Beyond Passwords: Microsoft Entra ID Authentication Strength
Strengthen Your Security with Microsoft Entra ID Conditional Access Authentication Strength
In today’s ever-evolving digital landscape, organizations need more than just usernames and passwords to protect their assets. Microsoft Entra ID’s Conditional Access policies provide a powerful layer of protection, and a key feature in that toolkit is Authentication Strength. But what exactly is it? And how can you use it to tailor access to your most sensitive resources?
Let’s break it down.
What is Authentication Strength?
Authentication strength is a Conditional Access control that determines which combinations of authentication methods are acceptable to access specific resources. Think of it as a way to enforce stronger or more secure sign-ins based on what’s being accessed or who’s accessing it.
For example:
You might require phishing-resistant authentication (like FIDO2 or Windows Hello for Business) to access a financial system. For lower-risk resources, a combination like password + SMS might be enough.
How Does It Work?
Authentication strength builds on the Authentication Methods policy, where you define which methods are available to users or groups. Once those are set, authentication strength lets you enforce specific method combinations in different access scenarios, such as:
Accessing sensitive resources
Signing in from outside the corporate network
Responding to user risk levels
Granting access to external guests
Real-World Scenarios
Here are a few examples where authentication strengths shine:
Sensitive Data Protection: Require FIDO2 or certificate-based MFA for apps with confidential data.

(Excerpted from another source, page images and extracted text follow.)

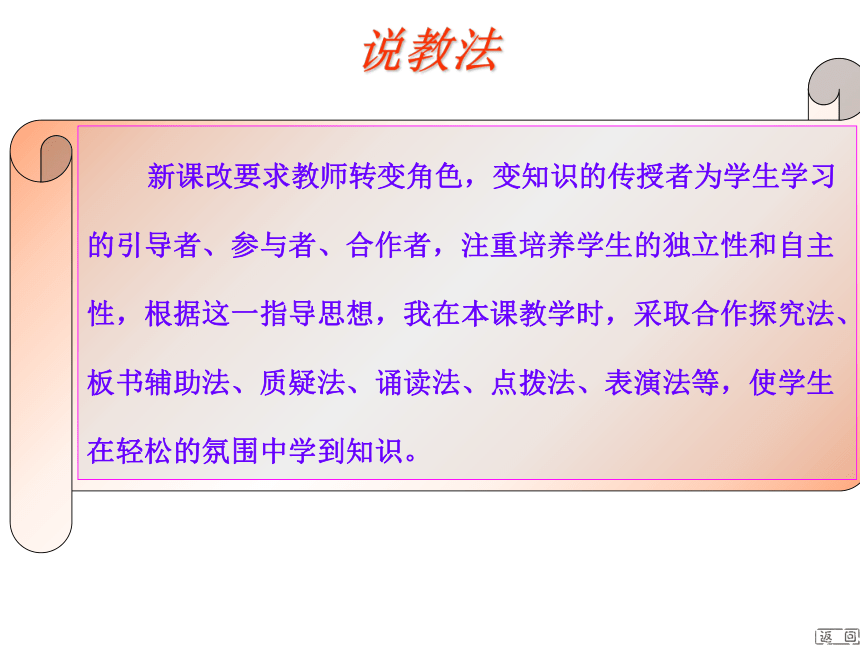 说教法

新课改要求教师转变角色，变知识的传授者为学生学习的引导者、参与者、合作者，注重培养学生的独立性和自主性，根据这一指导思想，我在本课教学时，采取合作探究法、板书辅助法、质疑法、诵读法、点拨法、表演法等，使学生在轻松的氛围中学到知识。

返回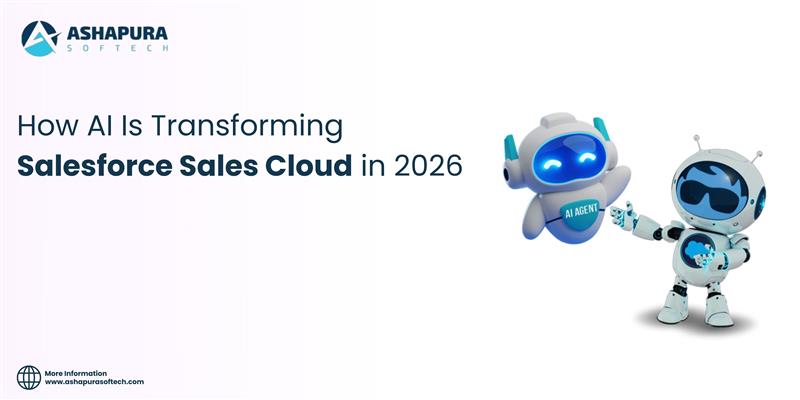 ASHAPURA
SOFTECH

How AI Is Transforming
Salesforce Sales Cloud in 2026

AI AGENT

More Information
www.ashapurasoftech.com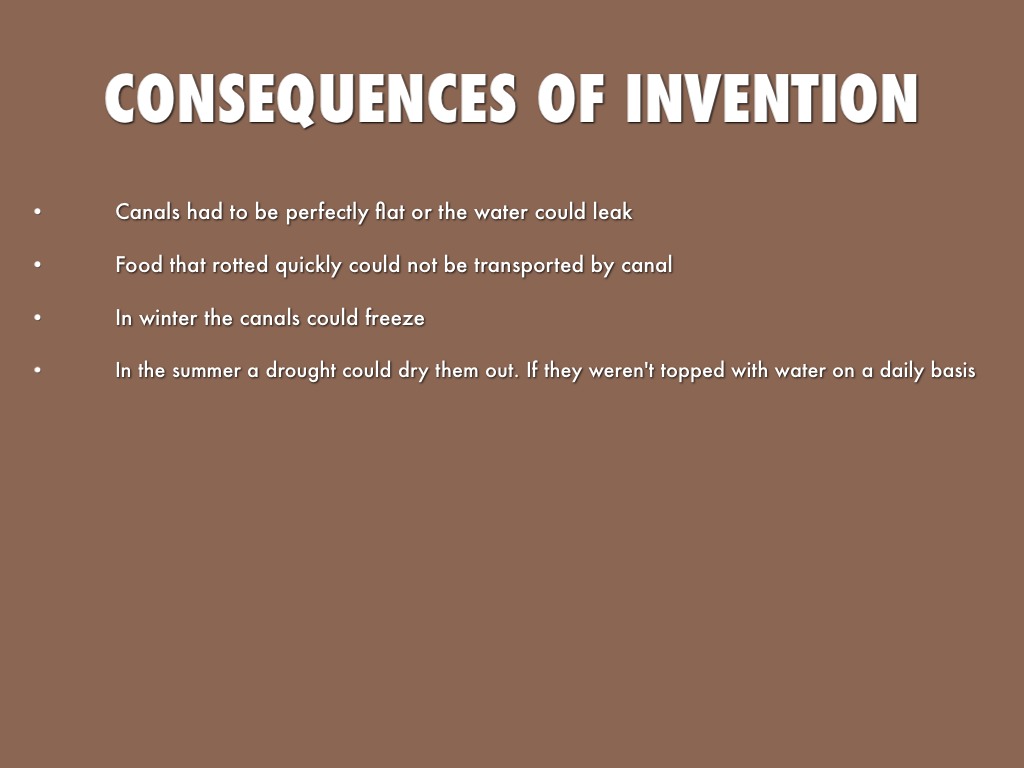 CONSEQUENCES OF INVENTION

• Canals had to be perfectly flat or the water could leak

• Food that rotted quickly could not be transported by canal

• In winter the canals could freeze

• In the summer a drought could dry them out. If they weren't topped with water on a daily basis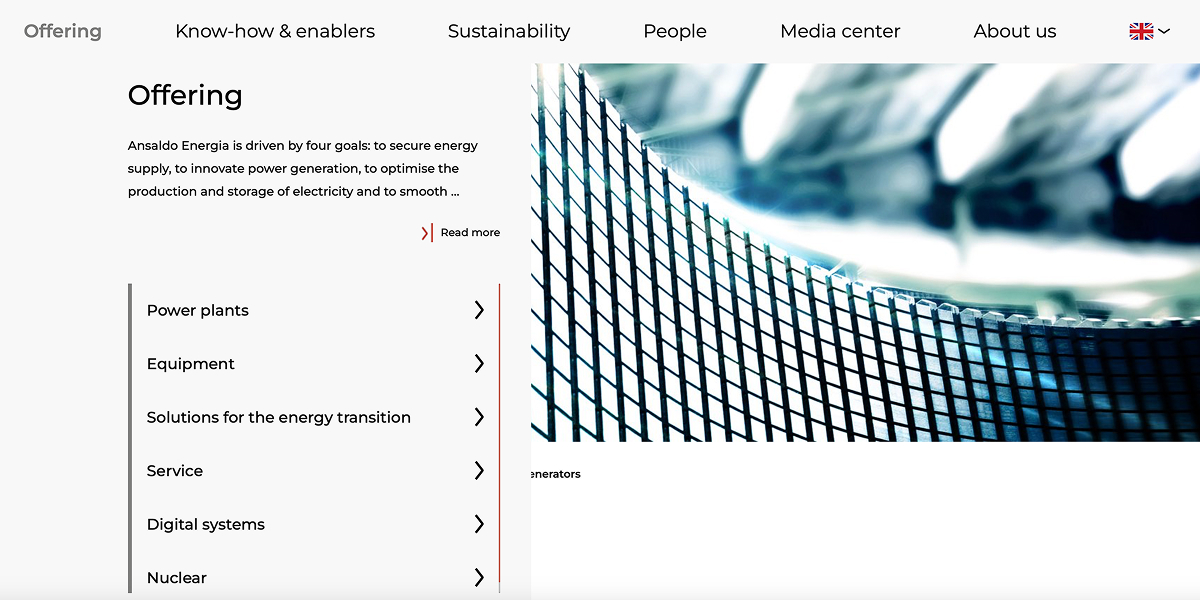 Offering Know-how & enablers Sustainability People Media center About us

Offering

Ansaldo Energia is driven by four goals: to secure energy supply, to innovate power generation, to optimise the production and storage of electricity and to smooth ...

Read more

Power plants

Equipment

Solutions for the energy transition

Service

Digital systems

Nuclear

enerators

Geo-Aware Access: Enforce stronger methods like passwordless sign-in when users access resources from outside your organization’s trusted locations.
High-Risk User Protection: For users marked as high-risk, only allow phishing-resistant MFA.
Guest Access: Combine with cross-tenant settings to require stricter methods from guest users.
Built-In Authentication Strengths
Microsoft provides three built-in authentication strengths that you can use right away:
Strength Type
Example Method
MFA strength
Password + Authenticator, SMS, Voice call
Passwordless MFA
Microsoft Authenticator (Phone sign-in), FIDO2
Phishing-resistant MFA
FIDO2, WHfB, Certificate-based Auth (multi)
Each of these contains pre-approved combinations of methods that are aligned with best practices for modern authentication. Want more control? You can also create custom strengths to allow specific combinations that align with your organization’s unique security requirements.
Important Limitations to Know
A few things to keep in mind:
Authentication strength applies after initial sign-in – users may initially log in with a password, but they won’t get access until they meet the required strength.
Don’t combine "Require MFA" and "Require Authentication Strength" in the same policy – they conflict.
Email OTP isn’t supported in authentication strength.
Platform-specific quirks – e.g., Windows Hello for Business must be used from the start of the session to meet the policy.
Best Practices
To effectively use authentication strengths:
Scope your Authentication Methods Policy first to define available methods per group/user.
Use built-in strengths for quick wins.
Create custom strengths when unique combinations are needed.
Combine authentication strength with sign-in frequency and authentication context for maximum control.
Educate your users on available sign-in options and required methods for sensitive apps.
Quick Example: Contoso Case Study
Imagine Contoso allows its users to sign in with Microsoft Authenticator using either push notifications or passwordless mode. Most apps are accessible with push + password, but for its HR system, they enforce passwordless only. How?
They….
Set “Any” mode for Microsoft Authenticator in the Authentication Methods policy.
Use a Conditional Access policy with Passwordless MFA Strength for the HR system.
The result? Flexible yet secure access across the organization.
Final Thoughts
Authentication Strength in Conditional Access is a game-changer. It brings granular control to your identity strategy, letting you balance security and user experience based on context, sensitivity, and risk.